The franchise is in salary cap hell. Beyond McDavid, the team is rudderless and scratching for talent and leadership. And their fan base is getting restless and jumping off the bandwagon in droves.
For the Sabres, it is a different story.
Like the Oilers, they too changed general managers, bringing in Jason Botterill to try and clean up Murray’s mess. Botterill has made some bold moves, pretty much cleaning house while trying to keep the pieces of his core leadership.
So basically, much was made of the Sabres collapse in Edmonton just two weeks ago, getting trounced by a 7-2 score. The Sabres had more shots, more scoring chances and seemed to control the edge in play, but incredibly stupid playmaking and the lack of tight checking resulted in a disastrous finish for the team.
The teams will have a rematch on March 4 at KeyBank Center, the one time each year that the Oilers come to town. And once again, all eyes will be on the McDavid vs Eichel matchup.
That dynamic was on full view at last week’s All Star Game. Particularly, at the skills competition the night before, where both players participated in the fastest skater competition.
Eichel was the second last skater to perform, and logged a 13.582 seconds result to take the lead.
Enter McDavid, who had won this competition the previous two years. He skated last, and bested Eichel by a hair of .204 seconds.
So moving forward, you have two teams, building around their generational players, and coming out of the All Star break, both within striking distance of a playoff spot. The Sabres sit in 9th place, four points out of the playoffs, while the Oilers are three points out, sitting in 13th amongst a crowd of pretenders.
The Sabres, however, are much better positioned for success in the short term and the long term.
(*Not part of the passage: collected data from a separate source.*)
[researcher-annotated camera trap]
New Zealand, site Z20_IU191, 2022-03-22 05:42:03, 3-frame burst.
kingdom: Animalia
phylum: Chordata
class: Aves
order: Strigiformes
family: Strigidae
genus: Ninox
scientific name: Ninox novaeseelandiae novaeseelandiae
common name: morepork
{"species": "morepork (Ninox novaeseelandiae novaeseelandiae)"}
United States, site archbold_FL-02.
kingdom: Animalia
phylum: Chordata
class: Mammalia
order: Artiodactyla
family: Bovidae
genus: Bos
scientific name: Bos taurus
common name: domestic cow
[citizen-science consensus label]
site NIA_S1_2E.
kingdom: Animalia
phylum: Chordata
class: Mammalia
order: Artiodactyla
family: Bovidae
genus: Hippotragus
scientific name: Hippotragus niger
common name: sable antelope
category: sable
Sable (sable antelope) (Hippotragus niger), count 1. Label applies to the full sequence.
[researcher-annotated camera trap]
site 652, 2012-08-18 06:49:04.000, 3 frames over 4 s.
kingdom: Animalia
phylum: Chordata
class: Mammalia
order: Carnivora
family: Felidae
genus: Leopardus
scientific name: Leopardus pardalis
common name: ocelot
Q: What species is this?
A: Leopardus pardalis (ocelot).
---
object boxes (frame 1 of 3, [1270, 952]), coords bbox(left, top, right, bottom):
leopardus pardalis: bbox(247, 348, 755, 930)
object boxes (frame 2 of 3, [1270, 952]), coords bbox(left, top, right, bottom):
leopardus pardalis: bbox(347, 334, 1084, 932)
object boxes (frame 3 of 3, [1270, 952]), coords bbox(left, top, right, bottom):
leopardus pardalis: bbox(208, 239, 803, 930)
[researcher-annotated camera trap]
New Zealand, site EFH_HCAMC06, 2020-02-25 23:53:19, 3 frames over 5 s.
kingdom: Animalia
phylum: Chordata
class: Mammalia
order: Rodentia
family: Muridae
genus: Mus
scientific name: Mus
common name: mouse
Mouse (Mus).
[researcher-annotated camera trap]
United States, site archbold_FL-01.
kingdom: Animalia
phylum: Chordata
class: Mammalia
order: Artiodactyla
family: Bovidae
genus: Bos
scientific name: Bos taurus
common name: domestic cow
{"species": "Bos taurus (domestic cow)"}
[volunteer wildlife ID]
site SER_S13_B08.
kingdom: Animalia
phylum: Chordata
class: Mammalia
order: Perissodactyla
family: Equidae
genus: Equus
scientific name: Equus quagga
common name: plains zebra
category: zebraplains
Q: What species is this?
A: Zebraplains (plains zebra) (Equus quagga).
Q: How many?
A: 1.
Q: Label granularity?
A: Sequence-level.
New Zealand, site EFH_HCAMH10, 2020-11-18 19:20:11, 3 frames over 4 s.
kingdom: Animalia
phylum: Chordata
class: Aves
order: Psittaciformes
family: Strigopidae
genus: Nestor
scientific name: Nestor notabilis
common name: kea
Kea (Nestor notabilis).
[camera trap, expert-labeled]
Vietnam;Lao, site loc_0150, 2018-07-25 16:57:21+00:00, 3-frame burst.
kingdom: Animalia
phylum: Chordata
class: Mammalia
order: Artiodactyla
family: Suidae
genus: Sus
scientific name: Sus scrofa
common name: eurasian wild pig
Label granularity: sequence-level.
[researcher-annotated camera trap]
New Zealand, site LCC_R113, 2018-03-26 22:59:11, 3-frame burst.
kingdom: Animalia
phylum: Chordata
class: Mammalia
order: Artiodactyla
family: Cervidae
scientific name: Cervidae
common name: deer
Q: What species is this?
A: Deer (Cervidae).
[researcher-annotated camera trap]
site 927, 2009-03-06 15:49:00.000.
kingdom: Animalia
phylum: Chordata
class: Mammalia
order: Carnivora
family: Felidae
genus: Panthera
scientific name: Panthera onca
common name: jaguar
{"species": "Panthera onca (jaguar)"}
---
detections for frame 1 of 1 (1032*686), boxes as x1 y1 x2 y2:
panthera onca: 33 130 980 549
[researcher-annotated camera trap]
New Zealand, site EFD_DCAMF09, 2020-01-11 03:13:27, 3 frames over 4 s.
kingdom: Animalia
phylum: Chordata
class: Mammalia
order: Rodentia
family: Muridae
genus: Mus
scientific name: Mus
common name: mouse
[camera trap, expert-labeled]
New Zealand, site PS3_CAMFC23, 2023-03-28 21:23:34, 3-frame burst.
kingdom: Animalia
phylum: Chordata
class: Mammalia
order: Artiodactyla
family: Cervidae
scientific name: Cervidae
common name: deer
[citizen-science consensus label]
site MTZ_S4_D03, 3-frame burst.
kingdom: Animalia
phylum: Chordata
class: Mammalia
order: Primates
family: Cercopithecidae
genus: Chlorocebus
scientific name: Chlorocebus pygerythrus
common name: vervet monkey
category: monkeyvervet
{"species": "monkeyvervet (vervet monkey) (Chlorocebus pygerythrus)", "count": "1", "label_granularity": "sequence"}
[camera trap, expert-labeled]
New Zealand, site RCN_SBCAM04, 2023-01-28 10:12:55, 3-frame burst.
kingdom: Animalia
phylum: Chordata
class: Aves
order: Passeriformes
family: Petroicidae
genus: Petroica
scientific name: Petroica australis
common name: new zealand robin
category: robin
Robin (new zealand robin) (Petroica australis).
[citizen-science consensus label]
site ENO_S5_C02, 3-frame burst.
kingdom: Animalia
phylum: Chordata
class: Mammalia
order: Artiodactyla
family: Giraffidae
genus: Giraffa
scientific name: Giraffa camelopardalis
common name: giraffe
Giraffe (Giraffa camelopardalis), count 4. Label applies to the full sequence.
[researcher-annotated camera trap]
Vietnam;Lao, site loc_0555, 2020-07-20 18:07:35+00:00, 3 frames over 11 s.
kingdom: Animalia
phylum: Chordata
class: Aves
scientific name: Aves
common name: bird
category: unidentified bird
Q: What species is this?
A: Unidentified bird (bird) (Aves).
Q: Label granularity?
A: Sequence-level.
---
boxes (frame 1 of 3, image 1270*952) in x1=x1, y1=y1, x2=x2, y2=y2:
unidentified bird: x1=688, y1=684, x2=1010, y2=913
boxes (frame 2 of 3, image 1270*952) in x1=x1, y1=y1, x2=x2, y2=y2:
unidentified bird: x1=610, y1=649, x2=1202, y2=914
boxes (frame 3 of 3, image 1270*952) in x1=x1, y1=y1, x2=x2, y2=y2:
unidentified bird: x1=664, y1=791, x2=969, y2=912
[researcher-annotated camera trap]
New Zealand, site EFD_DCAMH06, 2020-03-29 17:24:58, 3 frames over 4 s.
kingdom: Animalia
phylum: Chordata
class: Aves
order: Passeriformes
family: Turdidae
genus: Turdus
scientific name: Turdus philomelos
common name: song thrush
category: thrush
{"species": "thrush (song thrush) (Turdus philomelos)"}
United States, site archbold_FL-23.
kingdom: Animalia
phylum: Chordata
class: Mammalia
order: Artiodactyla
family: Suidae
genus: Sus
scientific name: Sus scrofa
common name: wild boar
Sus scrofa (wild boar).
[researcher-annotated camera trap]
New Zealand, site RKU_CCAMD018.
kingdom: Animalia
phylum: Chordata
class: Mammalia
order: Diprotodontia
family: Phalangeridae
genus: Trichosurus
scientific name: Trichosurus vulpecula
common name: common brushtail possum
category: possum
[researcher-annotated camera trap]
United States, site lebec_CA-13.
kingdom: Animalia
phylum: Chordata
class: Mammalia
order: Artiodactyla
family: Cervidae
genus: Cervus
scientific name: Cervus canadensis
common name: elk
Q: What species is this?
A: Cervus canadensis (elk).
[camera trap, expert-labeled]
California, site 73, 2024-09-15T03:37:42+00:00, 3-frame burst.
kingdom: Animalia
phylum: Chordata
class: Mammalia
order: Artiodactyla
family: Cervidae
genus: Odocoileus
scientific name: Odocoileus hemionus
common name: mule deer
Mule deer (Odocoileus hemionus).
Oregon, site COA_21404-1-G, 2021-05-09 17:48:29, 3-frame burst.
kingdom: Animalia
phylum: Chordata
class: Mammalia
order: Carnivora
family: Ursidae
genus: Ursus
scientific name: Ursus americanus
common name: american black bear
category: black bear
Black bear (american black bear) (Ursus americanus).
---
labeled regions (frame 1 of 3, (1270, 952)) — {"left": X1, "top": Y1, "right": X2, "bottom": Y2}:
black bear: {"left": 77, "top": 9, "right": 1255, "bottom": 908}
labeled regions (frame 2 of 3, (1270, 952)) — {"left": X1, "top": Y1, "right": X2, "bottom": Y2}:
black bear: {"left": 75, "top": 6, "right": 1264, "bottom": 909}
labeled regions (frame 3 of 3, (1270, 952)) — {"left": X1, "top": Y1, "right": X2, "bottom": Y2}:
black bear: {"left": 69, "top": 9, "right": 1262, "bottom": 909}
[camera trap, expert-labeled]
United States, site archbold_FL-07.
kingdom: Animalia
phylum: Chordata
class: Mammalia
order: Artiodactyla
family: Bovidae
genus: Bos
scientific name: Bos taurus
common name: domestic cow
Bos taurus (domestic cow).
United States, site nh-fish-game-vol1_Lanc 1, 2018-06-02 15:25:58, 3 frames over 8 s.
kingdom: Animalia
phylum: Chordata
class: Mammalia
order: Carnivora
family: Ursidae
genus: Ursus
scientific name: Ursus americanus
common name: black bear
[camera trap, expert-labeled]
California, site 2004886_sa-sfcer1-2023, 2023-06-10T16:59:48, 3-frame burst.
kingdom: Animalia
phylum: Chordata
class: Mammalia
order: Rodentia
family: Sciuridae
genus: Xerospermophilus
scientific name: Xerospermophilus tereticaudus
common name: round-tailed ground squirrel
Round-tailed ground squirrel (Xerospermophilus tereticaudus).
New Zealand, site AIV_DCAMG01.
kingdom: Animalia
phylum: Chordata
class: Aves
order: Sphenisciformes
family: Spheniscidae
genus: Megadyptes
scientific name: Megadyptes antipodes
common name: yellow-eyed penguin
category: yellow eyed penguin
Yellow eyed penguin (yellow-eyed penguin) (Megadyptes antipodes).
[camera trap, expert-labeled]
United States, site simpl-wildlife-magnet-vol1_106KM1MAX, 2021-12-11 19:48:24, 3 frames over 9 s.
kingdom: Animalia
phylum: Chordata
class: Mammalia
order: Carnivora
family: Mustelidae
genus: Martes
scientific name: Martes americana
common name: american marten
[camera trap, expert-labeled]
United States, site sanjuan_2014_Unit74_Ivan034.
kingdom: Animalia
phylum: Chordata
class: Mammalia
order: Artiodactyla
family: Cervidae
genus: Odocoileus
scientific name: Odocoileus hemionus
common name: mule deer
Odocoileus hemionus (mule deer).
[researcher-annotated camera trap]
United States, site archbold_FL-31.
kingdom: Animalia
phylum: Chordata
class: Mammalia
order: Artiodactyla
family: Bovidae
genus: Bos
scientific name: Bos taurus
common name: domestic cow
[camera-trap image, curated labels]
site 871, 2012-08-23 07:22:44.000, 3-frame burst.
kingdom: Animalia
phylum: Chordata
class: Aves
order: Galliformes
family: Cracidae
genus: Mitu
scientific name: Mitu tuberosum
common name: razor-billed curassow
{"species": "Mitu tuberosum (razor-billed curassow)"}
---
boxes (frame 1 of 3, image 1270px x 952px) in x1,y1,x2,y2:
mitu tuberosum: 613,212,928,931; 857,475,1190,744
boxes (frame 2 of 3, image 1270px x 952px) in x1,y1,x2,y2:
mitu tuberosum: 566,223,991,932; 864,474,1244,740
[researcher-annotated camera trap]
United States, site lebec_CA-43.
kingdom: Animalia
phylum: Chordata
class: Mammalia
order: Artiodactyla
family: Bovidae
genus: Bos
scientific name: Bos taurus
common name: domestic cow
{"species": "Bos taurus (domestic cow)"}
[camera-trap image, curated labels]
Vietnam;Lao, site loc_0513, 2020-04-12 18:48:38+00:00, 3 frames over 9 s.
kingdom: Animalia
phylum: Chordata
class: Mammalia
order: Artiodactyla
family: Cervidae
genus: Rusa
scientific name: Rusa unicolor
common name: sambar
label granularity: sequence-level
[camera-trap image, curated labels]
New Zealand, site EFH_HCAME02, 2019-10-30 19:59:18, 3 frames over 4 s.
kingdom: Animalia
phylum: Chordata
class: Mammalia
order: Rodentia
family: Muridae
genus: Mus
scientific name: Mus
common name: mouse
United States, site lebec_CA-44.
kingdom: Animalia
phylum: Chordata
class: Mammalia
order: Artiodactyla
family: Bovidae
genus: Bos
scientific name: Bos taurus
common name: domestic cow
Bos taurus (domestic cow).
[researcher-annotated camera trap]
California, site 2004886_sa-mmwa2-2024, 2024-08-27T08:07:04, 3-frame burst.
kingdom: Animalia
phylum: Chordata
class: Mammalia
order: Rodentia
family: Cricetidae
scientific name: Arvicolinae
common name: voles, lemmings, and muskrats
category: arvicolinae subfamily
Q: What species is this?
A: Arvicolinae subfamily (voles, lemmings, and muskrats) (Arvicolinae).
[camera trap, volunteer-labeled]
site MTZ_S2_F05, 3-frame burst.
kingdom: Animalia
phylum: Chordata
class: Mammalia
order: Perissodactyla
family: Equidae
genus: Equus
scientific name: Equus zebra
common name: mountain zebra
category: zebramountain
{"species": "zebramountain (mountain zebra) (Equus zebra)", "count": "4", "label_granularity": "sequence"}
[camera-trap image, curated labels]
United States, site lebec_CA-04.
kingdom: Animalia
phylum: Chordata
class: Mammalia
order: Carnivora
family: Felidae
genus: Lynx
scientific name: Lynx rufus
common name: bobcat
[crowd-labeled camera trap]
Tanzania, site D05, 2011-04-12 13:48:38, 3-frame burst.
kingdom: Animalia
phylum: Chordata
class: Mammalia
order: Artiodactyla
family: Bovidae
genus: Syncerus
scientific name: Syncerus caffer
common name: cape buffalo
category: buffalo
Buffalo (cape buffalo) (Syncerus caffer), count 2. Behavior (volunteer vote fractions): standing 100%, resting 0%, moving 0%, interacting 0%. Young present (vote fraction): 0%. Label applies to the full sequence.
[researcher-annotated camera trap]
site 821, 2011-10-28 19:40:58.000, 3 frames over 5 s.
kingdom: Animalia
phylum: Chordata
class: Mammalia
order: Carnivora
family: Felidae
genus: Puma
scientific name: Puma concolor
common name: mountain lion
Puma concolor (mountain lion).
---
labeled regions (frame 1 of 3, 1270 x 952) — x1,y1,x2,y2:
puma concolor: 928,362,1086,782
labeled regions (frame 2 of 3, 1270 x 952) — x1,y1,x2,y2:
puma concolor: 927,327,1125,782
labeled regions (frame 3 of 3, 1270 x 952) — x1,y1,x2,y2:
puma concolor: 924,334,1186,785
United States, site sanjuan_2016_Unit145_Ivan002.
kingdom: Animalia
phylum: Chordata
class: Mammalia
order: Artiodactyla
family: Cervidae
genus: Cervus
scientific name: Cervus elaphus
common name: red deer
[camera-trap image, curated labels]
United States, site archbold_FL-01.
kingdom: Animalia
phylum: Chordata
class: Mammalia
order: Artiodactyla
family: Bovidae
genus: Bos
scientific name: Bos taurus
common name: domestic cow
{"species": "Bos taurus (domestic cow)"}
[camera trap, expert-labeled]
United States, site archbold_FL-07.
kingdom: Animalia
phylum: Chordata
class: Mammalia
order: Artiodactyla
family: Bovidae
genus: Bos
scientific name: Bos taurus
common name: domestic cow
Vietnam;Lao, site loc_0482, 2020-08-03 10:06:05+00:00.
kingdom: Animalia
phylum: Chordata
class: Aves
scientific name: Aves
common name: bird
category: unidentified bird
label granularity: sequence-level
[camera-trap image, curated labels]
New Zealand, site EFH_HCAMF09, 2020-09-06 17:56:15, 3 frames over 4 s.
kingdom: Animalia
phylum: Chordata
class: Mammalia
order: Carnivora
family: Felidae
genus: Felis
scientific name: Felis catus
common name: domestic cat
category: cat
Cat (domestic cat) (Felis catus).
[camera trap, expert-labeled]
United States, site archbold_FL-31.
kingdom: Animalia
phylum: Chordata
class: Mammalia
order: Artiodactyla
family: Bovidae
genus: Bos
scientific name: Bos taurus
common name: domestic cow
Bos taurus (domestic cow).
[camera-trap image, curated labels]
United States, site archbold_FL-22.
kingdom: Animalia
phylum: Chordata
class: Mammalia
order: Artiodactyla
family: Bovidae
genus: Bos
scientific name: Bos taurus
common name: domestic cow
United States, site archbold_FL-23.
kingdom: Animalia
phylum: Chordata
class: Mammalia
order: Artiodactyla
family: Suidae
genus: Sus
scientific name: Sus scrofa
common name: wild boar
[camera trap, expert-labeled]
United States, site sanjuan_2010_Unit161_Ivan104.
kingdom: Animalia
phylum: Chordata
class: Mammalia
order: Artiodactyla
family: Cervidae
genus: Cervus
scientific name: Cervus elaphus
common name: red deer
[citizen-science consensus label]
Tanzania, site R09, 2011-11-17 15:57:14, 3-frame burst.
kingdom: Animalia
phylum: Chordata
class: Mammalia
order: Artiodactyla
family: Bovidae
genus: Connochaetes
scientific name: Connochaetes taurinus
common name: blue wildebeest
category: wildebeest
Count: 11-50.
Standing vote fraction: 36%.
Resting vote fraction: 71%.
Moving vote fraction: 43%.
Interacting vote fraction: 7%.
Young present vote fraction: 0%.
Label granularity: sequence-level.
To begin with, they hold the rights to three first round draft picks this year, one being conditional and could be moved to 2020. Botterill could use any of those picks to bring in help now for a push to the playoffs. Edmonton CEO and interim general manager Bob Nicholson has little similar flexibility.
The Sabers have much more wiggle room and flexibility with the salary cap than does Edmonton, who in addition to their top paid goalies, have three centers commanding top dollar (McDavid, Leon Draisatl and Ryan Nugent-Hopkins), while being weak at other positions.
The Sabres are not without their own problems. Scoring beyond the top line is a concern. Kyle Okposo is emerging as the latest incarnation of Ville Leino or Matt Moulson, contract heavy and non performing. And the Sabres right now are stuck with him for three more seasons.
By March 4, when these two teams meet again, lots of the direction for these two parallel franchises will be set into motion. The NHL trade deadline will have come and gone. The league will be into its last month and the race will be on for those coveted last playoff spots. And McDavid vs Eichel is always great to watch, these two players who will always be linked to each other via fate and destiny.
Edmonton or Buffalo? Where would you rather be right about now?
Don’t look now, but the NWHL Buffalo Beauts have won four games in a row, all played at HarborCenter, since the team made a shakeup at coach and general manager. The team has one home game remaining, that being on Saturday, February 23 at 5pm against the Metropolitan Riveters.
The strange tale of Patrick Berglund, former Sabre who abruptly quit the team in mid-December and headed home to Sweden was clarified this past month when he gave an interview to a Swedish media outlet. Berglund said he lost his passion for the game. “I just knew I had to go home to find myself again,” he said. He emphasized that he was happy giving up the remaining money in his contract just “to feel good inside”. The forfeited amount was roughly $13,475,000.